§ **Directions**: Repeat the listing verbatim, from the line containing "How far from" through the final line of the listing, including both of those lines.

::: Material provided

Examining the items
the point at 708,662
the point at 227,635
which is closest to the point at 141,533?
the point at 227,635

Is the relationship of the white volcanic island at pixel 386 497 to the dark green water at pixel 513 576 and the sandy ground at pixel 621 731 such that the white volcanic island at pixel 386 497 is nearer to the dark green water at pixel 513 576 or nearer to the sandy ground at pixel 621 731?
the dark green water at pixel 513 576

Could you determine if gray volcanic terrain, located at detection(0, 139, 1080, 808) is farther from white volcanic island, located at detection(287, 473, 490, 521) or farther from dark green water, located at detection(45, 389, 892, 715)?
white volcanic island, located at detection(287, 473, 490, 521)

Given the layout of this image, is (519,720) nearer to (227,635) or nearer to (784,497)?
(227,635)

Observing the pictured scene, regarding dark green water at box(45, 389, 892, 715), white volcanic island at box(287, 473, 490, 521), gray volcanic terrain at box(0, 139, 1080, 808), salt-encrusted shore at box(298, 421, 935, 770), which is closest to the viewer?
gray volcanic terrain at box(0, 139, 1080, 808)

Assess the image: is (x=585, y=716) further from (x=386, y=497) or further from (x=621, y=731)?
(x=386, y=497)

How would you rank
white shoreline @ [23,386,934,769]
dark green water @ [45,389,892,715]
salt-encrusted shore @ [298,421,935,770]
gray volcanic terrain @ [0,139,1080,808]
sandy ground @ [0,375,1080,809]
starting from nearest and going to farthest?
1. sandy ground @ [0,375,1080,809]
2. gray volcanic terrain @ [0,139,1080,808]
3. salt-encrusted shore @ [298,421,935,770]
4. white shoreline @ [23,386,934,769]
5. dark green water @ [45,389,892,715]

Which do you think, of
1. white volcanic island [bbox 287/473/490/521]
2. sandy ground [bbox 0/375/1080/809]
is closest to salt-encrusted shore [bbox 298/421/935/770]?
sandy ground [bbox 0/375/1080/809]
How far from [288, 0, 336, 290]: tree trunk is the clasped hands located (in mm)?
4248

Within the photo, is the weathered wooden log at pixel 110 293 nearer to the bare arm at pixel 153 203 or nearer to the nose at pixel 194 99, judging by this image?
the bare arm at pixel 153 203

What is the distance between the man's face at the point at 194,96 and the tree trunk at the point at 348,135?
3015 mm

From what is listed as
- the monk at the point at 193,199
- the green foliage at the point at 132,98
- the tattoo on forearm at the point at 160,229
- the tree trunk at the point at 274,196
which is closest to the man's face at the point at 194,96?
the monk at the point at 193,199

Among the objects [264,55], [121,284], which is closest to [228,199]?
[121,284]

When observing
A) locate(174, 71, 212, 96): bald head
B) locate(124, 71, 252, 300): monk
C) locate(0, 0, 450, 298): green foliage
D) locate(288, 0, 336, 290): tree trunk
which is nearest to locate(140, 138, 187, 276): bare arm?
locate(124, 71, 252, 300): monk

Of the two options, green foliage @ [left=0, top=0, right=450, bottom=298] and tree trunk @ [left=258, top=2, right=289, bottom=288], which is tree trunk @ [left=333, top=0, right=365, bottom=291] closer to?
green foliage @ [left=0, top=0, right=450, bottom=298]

::::::

§ **Full answer**:
How far from [288, 0, 336, 290]: tree trunk is the clasped hands located (in mm)?
4248

Within the photo, is the weathered wooden log at pixel 110 293 nearer to the bare arm at pixel 153 203 or nearer to the nose at pixel 194 99, judging by this image?
the bare arm at pixel 153 203

What is the distance between the man's face at the point at 194,96 and the tree trunk at the point at 348,135?
3015 mm

From what is listed as
- the monk at the point at 193,199
- the green foliage at the point at 132,98
- the tattoo on forearm at the point at 160,229
- the tree trunk at the point at 274,196
which is closest to the man's face at the point at 194,96?
the monk at the point at 193,199

Among the objects [264,55], [121,284], which is closest to [228,199]?
[121,284]

When observing
A) locate(174, 71, 212, 96): bald head
B) locate(124, 71, 252, 300): monk
C) locate(0, 0, 450, 298): green foliage
D) locate(288, 0, 336, 290): tree trunk
which is nearest to locate(140, 138, 187, 276): bare arm?
locate(124, 71, 252, 300): monk

Of the two options, green foliage @ [left=0, top=0, right=450, bottom=298] and tree trunk @ [left=258, top=2, right=289, bottom=288], which is tree trunk @ [left=333, top=0, right=365, bottom=291] closer to?
green foliage @ [left=0, top=0, right=450, bottom=298]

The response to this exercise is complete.